**Exercise requirements:**
Duplicate the lines from the one containing "Starting from farthest" through the one containing "3. tall concrete", including both.

Spatial relation data:
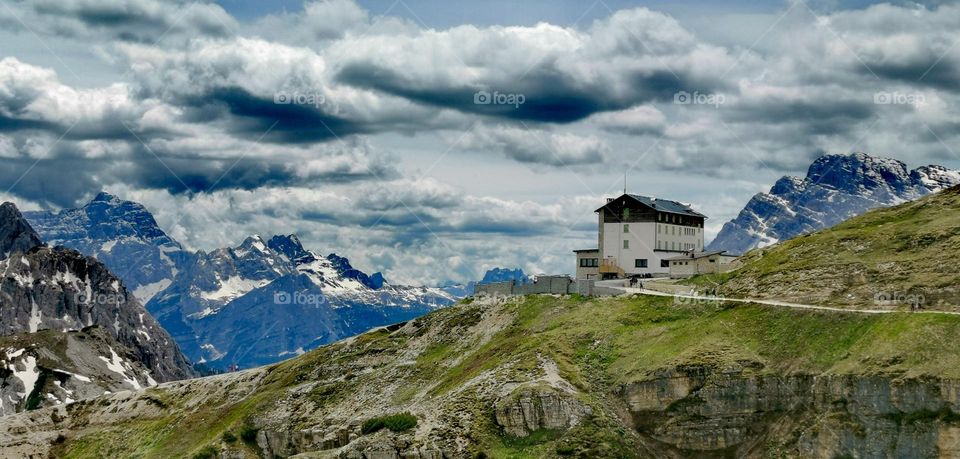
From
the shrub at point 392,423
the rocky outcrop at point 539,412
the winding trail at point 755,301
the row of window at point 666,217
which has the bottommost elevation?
the shrub at point 392,423

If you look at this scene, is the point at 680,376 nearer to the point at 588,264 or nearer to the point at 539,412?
the point at 539,412

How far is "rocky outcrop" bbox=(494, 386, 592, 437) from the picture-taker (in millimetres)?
102312

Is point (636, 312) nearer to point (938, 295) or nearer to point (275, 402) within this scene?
point (938, 295)

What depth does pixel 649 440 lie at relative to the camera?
10019cm

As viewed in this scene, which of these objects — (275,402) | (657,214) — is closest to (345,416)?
(275,402)

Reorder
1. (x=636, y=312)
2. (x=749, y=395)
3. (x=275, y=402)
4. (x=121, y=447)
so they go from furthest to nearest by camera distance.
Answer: (x=121, y=447) < (x=275, y=402) < (x=636, y=312) < (x=749, y=395)

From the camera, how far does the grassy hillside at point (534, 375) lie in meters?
96.7

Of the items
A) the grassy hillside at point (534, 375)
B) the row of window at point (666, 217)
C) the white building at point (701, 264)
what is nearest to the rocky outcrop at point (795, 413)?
the grassy hillside at point (534, 375)

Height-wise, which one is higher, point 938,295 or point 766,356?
point 938,295

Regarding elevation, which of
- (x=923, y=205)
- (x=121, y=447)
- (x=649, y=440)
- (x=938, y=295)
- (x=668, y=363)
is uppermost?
(x=923, y=205)

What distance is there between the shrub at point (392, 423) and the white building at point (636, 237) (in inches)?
2326

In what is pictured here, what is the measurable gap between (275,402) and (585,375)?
50.0 metres

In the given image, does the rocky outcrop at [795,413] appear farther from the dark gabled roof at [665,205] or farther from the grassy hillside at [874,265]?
the dark gabled roof at [665,205]

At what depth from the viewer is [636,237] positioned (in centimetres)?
16000
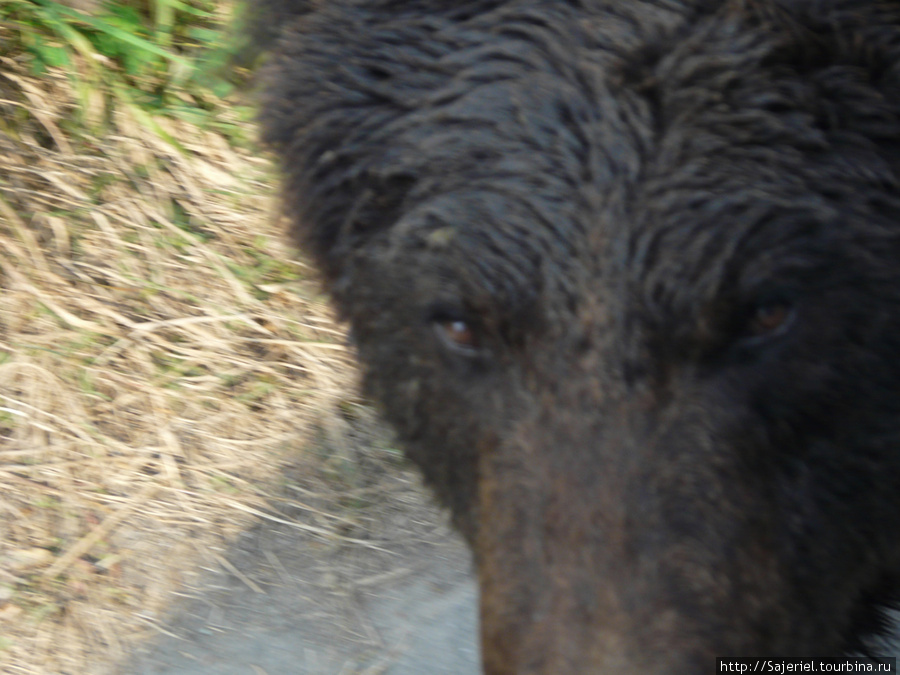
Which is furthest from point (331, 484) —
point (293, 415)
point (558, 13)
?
point (558, 13)

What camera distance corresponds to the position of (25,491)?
333 cm

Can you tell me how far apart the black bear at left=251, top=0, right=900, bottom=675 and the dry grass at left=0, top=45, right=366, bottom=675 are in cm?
138

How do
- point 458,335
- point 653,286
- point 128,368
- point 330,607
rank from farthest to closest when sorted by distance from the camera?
1. point 128,368
2. point 330,607
3. point 458,335
4. point 653,286

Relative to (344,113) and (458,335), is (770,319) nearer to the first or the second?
(458,335)

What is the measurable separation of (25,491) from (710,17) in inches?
109

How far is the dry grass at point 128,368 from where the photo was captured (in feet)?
10.5

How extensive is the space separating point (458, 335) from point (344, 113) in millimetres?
544

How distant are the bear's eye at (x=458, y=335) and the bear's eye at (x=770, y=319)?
53 centimetres

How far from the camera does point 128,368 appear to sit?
3.68 meters

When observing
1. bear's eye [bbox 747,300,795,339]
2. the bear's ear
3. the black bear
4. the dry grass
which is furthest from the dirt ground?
bear's eye [bbox 747,300,795,339]

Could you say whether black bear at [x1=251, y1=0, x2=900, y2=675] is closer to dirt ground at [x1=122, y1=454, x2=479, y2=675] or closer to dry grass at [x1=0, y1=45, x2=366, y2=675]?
dirt ground at [x1=122, y1=454, x2=479, y2=675]

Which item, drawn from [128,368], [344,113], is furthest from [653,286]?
[128,368]

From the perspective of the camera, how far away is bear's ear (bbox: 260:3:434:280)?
196 centimetres

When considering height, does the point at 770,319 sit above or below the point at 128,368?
above
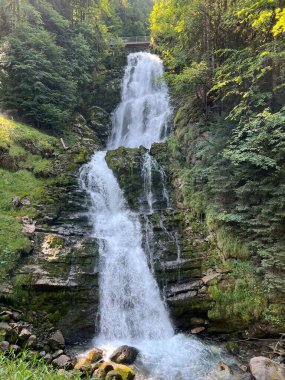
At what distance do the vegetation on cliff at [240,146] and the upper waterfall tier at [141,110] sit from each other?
3444 millimetres

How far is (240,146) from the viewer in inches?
384

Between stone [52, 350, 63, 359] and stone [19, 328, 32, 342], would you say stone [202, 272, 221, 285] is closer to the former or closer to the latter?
stone [52, 350, 63, 359]

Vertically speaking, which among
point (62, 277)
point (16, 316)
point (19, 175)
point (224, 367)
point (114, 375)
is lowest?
point (224, 367)

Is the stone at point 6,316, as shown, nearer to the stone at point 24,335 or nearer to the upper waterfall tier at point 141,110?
the stone at point 24,335

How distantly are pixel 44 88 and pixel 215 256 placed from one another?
13.1 metres

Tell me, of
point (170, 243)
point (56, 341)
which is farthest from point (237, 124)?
point (56, 341)

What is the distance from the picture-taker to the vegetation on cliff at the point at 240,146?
8750 mm

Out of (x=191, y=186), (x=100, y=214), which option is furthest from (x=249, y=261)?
(x=100, y=214)

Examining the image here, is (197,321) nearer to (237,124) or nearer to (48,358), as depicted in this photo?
(48,358)

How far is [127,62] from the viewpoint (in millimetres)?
25234

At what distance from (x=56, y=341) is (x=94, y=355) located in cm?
125

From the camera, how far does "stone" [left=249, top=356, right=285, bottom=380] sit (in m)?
6.64

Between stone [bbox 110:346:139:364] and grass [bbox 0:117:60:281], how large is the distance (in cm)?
403

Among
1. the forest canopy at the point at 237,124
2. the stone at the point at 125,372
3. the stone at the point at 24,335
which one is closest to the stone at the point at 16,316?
the stone at the point at 24,335
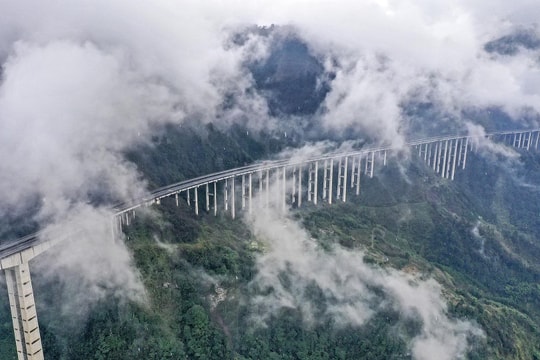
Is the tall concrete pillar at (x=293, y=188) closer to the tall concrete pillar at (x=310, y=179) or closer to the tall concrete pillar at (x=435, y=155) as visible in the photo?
the tall concrete pillar at (x=310, y=179)

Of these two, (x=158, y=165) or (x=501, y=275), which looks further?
(x=501, y=275)

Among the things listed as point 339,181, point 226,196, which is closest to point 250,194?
point 226,196

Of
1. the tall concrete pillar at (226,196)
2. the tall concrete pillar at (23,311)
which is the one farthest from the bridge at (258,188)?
the tall concrete pillar at (226,196)

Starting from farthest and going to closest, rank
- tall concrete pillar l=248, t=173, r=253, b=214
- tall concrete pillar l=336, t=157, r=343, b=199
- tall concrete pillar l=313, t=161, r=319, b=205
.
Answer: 1. tall concrete pillar l=336, t=157, r=343, b=199
2. tall concrete pillar l=313, t=161, r=319, b=205
3. tall concrete pillar l=248, t=173, r=253, b=214

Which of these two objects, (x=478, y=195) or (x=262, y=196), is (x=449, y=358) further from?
A: (x=478, y=195)

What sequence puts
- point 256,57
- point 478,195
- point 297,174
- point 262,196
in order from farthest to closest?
1. point 478,195
2. point 256,57
3. point 297,174
4. point 262,196

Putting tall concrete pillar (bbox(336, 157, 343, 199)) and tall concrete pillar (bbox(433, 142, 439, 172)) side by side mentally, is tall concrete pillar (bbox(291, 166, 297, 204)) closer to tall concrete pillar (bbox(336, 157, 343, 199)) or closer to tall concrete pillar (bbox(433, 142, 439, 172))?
tall concrete pillar (bbox(336, 157, 343, 199))

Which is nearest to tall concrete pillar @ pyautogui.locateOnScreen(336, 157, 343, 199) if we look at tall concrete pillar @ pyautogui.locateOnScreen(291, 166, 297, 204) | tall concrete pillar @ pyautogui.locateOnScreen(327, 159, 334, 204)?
tall concrete pillar @ pyautogui.locateOnScreen(327, 159, 334, 204)

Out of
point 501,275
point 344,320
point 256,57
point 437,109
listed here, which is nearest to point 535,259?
point 501,275
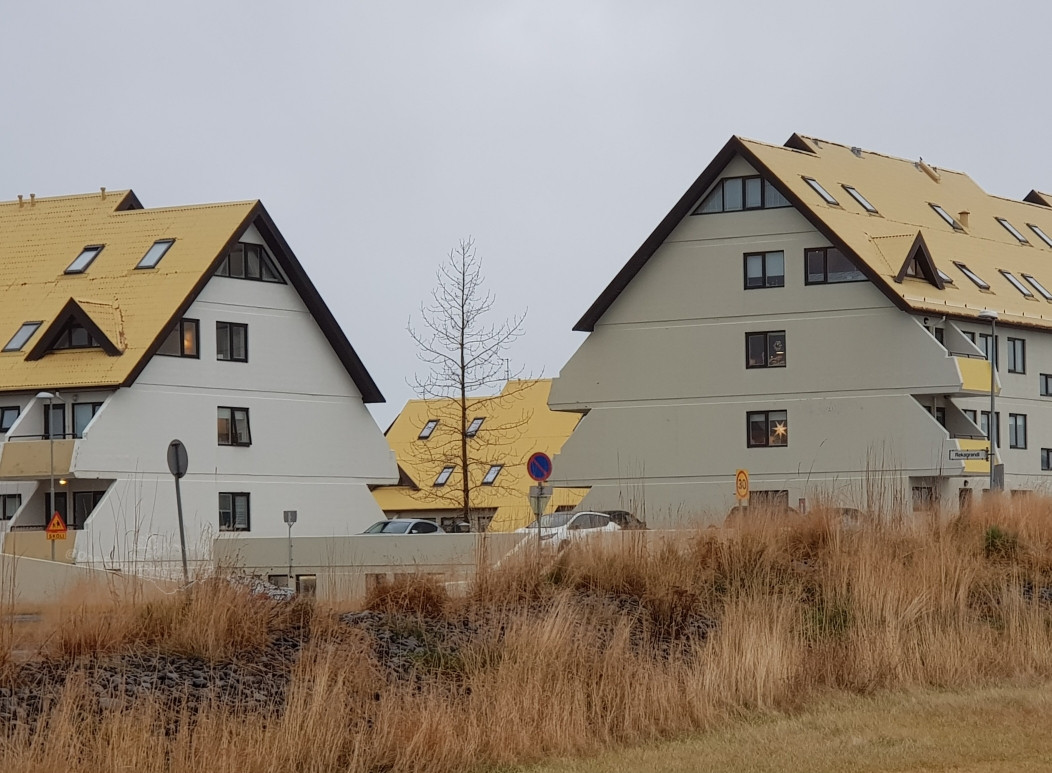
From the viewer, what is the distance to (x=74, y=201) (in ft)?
202

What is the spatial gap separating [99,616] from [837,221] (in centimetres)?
4225

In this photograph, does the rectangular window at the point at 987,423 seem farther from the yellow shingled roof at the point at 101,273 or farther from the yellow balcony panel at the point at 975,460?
the yellow shingled roof at the point at 101,273

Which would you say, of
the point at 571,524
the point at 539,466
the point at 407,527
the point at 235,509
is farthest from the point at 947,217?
the point at 571,524

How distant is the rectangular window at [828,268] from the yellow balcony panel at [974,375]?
13.4 feet

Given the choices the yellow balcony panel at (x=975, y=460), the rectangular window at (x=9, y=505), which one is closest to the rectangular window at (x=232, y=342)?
the rectangular window at (x=9, y=505)

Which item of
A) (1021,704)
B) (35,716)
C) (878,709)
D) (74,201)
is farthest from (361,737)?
(74,201)

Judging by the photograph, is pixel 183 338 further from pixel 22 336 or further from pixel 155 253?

**Complete answer:**
Starting from farthest and going to closest, rank
- tall concrete pillar l=248, t=173, r=253, b=214
- tall concrete pillar l=336, t=157, r=343, b=199
- tall concrete pillar l=313, t=161, r=319, b=205
.
Answer: 1. tall concrete pillar l=336, t=157, r=343, b=199
2. tall concrete pillar l=313, t=161, r=319, b=205
3. tall concrete pillar l=248, t=173, r=253, b=214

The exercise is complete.